- **СУТЬ ЗАДАНИЯ**
Перепишите приведенное ниже интервью о семинарии и первых годах служения целиком, ничего в нем не меняя.

- **ВЫБРАННЫЙ ТЕКСТ**
--*--

Даже молитву прочитать не успеешь, а Господь – оберегает…
– В семинарии замечали разницу между теми, кто был из семьи верующих, и теми, кто пришел к вере сам, во взрослые годы?
– Большинство поступающих взрослых были как раз люди, которые сами пришли к вере: через образование, через собственное осмысление. У них было какое-то особое горение, стремление к познанию всего уклада церковной жизни, многое из которого мне было знакомо с детства. Мне порой не хватало такой ревности, какая была у них.
С другой стороны, заложенная родителями основа не позволяла сдвинуться в сторону, уклониться в какие-то философские искания. Я всегда твердо был убежден, что без Церкви мне никак.
– В первые годы служения какие ошибки вы совершали?
– Я был максималистом, меня даже называли фарисеем.
Я говорил прихожанам, например, что нарушать пост в среду и в пятницу – смерти подобно. Мне казалось, что все, если человек нарушил пост, какой же он может быть христианин?

--*--

- **ИЗВЛЕЧЕННЫЕ ДАННЫЕ**

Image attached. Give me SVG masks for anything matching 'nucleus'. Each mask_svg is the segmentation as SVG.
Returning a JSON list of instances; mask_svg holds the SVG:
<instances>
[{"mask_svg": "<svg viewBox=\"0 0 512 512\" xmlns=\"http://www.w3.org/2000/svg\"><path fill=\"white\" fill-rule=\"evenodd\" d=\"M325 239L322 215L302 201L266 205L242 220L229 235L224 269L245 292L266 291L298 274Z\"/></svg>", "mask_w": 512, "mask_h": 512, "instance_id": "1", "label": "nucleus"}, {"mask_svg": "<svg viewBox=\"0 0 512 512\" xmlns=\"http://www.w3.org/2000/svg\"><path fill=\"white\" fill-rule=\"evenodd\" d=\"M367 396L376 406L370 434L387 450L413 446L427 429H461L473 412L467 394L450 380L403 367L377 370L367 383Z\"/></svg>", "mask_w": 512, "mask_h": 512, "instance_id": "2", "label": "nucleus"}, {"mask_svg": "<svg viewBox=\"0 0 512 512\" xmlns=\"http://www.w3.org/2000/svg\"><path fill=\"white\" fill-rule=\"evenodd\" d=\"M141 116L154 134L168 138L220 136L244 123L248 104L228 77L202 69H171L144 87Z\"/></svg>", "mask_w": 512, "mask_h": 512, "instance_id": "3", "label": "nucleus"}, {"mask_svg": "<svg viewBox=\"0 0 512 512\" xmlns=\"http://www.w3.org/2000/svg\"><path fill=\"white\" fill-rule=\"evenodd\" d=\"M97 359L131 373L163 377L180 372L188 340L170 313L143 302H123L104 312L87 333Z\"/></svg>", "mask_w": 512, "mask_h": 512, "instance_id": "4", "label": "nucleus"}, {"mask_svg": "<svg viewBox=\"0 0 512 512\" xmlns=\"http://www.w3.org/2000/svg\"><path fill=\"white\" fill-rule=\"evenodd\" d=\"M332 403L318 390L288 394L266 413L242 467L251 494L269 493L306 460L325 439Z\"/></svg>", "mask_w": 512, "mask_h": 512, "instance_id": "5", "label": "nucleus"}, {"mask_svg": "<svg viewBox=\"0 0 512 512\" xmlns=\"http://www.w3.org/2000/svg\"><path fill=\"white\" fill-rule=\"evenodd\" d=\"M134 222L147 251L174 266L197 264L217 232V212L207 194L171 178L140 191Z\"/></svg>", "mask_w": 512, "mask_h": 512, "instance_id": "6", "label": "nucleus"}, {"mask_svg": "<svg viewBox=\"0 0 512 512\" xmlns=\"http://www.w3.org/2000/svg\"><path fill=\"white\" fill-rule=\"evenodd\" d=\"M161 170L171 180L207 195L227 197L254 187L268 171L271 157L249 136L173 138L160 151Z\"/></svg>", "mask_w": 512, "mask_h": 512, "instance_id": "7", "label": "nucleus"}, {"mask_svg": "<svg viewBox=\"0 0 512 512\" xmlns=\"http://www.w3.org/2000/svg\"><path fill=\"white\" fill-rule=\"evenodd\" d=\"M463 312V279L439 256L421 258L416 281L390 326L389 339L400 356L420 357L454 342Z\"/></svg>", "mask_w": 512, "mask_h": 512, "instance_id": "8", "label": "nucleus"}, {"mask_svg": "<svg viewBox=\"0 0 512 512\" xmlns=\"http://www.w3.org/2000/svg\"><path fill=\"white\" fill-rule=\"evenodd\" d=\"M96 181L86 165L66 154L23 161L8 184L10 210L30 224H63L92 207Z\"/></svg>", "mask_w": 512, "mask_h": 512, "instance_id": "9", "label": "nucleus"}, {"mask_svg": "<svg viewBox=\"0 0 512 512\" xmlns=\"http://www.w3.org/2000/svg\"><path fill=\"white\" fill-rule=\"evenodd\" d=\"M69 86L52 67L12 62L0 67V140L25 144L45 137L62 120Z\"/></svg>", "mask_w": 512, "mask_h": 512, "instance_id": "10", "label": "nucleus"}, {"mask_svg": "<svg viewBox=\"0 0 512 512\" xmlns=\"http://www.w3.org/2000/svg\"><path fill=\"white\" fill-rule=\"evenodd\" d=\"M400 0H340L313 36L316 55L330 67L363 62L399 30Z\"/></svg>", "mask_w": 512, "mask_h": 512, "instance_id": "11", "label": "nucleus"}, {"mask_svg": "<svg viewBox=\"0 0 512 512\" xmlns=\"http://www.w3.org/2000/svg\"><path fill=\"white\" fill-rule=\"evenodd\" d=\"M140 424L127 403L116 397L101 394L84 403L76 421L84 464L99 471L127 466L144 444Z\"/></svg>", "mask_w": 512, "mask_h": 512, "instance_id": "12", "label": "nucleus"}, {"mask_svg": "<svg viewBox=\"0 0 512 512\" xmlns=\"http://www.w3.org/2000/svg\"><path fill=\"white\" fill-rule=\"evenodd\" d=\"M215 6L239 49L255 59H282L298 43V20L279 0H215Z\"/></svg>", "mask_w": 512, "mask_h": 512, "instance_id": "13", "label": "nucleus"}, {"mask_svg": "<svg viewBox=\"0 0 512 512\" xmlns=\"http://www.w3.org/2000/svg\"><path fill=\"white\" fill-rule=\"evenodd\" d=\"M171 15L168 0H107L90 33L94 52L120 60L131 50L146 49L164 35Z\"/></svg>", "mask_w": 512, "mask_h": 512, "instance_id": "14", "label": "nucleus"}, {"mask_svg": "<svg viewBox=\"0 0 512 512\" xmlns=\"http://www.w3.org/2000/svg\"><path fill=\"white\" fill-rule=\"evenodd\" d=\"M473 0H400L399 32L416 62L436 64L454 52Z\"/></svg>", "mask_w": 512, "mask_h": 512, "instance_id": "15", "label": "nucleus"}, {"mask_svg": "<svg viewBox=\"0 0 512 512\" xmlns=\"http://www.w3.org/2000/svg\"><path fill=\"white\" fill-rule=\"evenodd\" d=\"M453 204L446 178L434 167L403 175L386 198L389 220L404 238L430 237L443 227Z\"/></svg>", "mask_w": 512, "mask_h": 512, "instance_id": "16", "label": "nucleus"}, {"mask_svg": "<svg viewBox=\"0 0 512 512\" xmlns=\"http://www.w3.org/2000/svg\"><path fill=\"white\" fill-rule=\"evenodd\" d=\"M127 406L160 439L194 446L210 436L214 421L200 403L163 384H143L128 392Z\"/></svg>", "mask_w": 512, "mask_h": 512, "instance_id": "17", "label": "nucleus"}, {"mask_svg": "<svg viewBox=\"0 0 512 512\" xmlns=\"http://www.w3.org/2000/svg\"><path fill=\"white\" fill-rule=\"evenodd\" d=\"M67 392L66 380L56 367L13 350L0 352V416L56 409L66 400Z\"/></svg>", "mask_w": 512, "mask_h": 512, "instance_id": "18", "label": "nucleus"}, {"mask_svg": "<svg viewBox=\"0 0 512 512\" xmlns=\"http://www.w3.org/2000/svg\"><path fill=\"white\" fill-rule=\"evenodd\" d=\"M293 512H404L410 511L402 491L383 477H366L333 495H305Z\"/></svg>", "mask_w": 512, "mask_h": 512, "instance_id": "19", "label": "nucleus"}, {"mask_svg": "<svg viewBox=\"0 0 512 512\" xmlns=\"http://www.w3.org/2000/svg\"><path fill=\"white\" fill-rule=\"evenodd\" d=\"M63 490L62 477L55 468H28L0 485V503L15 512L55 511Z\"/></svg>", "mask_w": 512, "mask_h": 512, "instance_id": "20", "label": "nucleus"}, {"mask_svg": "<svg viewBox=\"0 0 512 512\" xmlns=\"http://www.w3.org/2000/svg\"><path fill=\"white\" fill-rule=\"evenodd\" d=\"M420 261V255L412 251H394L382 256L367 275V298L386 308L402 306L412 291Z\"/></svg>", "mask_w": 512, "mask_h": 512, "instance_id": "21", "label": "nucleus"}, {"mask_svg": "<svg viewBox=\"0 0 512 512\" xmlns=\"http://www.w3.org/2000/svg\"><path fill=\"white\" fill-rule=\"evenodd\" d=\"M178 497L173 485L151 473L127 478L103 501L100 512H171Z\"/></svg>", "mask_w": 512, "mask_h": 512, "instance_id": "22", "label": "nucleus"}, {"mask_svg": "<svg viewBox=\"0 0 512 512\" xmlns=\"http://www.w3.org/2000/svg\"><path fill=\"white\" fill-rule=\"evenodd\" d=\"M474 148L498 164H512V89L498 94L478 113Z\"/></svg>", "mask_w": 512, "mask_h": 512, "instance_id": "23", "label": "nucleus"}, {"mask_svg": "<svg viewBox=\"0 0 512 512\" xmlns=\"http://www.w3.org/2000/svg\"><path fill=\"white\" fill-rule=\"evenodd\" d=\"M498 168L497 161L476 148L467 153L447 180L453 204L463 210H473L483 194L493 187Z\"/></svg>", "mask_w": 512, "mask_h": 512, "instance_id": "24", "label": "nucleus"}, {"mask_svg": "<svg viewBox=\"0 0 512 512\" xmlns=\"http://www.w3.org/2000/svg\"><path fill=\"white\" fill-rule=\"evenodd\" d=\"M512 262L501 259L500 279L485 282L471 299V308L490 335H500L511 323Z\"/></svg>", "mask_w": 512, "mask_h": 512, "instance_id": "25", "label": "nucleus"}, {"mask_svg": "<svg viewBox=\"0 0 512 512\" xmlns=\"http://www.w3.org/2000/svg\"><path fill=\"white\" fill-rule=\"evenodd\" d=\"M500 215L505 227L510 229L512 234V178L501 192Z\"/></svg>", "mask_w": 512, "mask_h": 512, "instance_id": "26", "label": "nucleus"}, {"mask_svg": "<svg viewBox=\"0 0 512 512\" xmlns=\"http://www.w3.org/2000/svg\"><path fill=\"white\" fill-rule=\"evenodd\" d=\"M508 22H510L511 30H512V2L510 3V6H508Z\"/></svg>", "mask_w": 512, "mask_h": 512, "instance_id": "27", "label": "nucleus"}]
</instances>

--*--

- **ПИСЬМЕННЫЙ ОТВЕТ**
Даже молитву прочитать не успеешь, а Господь – оберегает…
– В семинарии замечали разницу между теми, кто был из семьи верующих, и теми, кто пришел к вере сам, во взрослые годы?
– Большинство поступающих взрослых были как раз люди, которые сами пришли к вере: через образование, через собственное осмысление. У них было какое-то особое горение, стремление к познанию всего уклада церковной жизни, многое из которого мне было знакомо с детства. Мне порой не хватало такой ревности, какая была у них.
С другой стороны, заложенная родителями основа не позволяла сдвинуться в сторону, уклониться в какие-то философские искания. Я всегда твердо был убежден, что без Церкви мне никак.
– В первые годы служения какие ошибки вы совершали?
– Я был максималистом, меня даже называли фарисеем.
Я говорил прихожанам, например, что нарушать пост в среду и в пятницу – смерти подобно. Мне казалось, что все, если человек нарушил пост, какой же он может быть христианин?